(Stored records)
□ □ □ □

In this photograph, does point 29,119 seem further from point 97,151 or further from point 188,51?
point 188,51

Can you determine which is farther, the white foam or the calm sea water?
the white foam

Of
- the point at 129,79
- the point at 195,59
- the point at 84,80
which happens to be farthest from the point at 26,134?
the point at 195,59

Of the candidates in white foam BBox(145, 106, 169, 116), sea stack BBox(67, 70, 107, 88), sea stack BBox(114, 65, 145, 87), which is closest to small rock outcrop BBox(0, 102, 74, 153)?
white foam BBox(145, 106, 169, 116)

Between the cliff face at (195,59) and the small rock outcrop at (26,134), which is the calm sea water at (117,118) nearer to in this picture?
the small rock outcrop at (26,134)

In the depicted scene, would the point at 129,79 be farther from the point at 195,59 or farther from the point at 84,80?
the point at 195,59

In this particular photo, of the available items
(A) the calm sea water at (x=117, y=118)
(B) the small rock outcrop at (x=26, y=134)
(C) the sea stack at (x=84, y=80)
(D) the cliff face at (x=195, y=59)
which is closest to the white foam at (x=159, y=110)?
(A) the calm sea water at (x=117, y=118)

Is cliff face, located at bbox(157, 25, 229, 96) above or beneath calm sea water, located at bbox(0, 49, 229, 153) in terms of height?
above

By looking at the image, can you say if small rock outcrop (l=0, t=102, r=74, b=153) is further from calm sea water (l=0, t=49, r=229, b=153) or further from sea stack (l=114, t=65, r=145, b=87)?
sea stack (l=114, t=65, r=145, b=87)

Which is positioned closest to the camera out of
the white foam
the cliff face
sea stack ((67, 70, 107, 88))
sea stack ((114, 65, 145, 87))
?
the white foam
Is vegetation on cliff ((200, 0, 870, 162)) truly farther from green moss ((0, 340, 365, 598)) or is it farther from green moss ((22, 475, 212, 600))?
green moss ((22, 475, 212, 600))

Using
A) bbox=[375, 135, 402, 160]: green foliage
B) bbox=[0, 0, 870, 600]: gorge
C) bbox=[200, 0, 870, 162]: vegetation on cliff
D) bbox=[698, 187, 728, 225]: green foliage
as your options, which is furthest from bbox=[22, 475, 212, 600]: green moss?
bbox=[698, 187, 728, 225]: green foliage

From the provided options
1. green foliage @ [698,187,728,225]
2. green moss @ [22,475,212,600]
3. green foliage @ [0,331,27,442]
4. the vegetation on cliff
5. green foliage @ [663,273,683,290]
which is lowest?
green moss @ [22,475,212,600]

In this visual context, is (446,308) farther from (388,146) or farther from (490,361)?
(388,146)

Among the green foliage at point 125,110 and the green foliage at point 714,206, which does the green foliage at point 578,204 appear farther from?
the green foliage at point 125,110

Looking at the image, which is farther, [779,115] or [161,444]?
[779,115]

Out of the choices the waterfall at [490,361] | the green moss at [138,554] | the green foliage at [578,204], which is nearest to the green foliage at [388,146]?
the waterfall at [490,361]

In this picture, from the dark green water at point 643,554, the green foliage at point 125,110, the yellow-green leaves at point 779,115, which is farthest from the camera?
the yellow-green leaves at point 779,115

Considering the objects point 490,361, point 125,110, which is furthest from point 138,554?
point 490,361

□ □ □ □

> Exercise details
Reproduce the data in full, exactly as presented.

> Finished answer
In this photograph, does point 29,119 seem further from point 97,151 or further from point 188,51?
point 188,51

Can you determine which is farther, the white foam or the calm sea water?
the white foam

Of
- the point at 129,79
- the point at 195,59
- the point at 84,80
which happens to be farthest from the point at 26,134?
the point at 195,59

Of the candidates in white foam BBox(145, 106, 169, 116), sea stack BBox(67, 70, 107, 88), sea stack BBox(114, 65, 145, 87), which is closest to small rock outcrop BBox(0, 102, 74, 153)?
white foam BBox(145, 106, 169, 116)

Between the cliff face at (195,59) and the small rock outcrop at (26,134), which is the calm sea water at (117,118) nearer to in this picture?
the small rock outcrop at (26,134)

In the depicted scene, would the point at 129,79 be farther from the point at 195,59 or farther from the point at 84,80?
the point at 195,59

In this particular photo, of the available items
(A) the calm sea water at (x=117, y=118)
(B) the small rock outcrop at (x=26, y=134)
(C) the sea stack at (x=84, y=80)
(D) the cliff face at (x=195, y=59)
which is closest to the white foam at (x=159, y=110)?
(A) the calm sea water at (x=117, y=118)

Is cliff face, located at bbox(157, 25, 229, 96) above or beneath calm sea water, located at bbox(0, 49, 229, 153) in terms of height?
above

By looking at the image, can you say if small rock outcrop (l=0, t=102, r=74, b=153) is further from calm sea water (l=0, t=49, r=229, b=153) or further from sea stack (l=114, t=65, r=145, b=87)?
sea stack (l=114, t=65, r=145, b=87)

Which is positioned closest to the camera out of
the white foam
the cliff face
sea stack ((67, 70, 107, 88))
sea stack ((114, 65, 145, 87))
?
the white foam
Is vegetation on cliff ((200, 0, 870, 162)) truly farther from green moss ((0, 340, 365, 598)) or is it farther from green moss ((22, 475, 212, 600))?
green moss ((22, 475, 212, 600))

Using
A) bbox=[375, 135, 402, 160]: green foliage
B) bbox=[0, 0, 870, 600]: gorge
C) bbox=[200, 0, 870, 162]: vegetation on cliff
D) bbox=[698, 187, 728, 225]: green foliage
as your options, which is furthest from bbox=[22, 475, 212, 600]: green moss?
bbox=[698, 187, 728, 225]: green foliage

From the provided options
1. green foliage @ [698,187,728,225]
2. green moss @ [22,475,212,600]
3. green foliage @ [0,331,27,442]
4. the vegetation on cliff
5. green foliage @ [663,273,683,290]
which is lowest?
green moss @ [22,475,212,600]

In this visual context, is (446,308) farther from (388,146) or farther from (490,361)?
(388,146)

Among the green foliage at point 125,110 and the green foliage at point 714,206, which does the green foliage at point 578,204 appear farther from?
the green foliage at point 125,110

Looking at the image, which is farther, [779,115] or [161,444]?
[779,115]

Out of the choices the waterfall at [490,361] | the green moss at [138,554] | the green foliage at [578,204], which is nearest to the green foliage at [388,146]?
the waterfall at [490,361]

In this picture, from the dark green water at point 643,554, the green foliage at point 125,110, the yellow-green leaves at point 779,115, which is farthest from the camera?
the yellow-green leaves at point 779,115

Considering the objects point 490,361, point 125,110, which is furthest from point 138,554?
point 490,361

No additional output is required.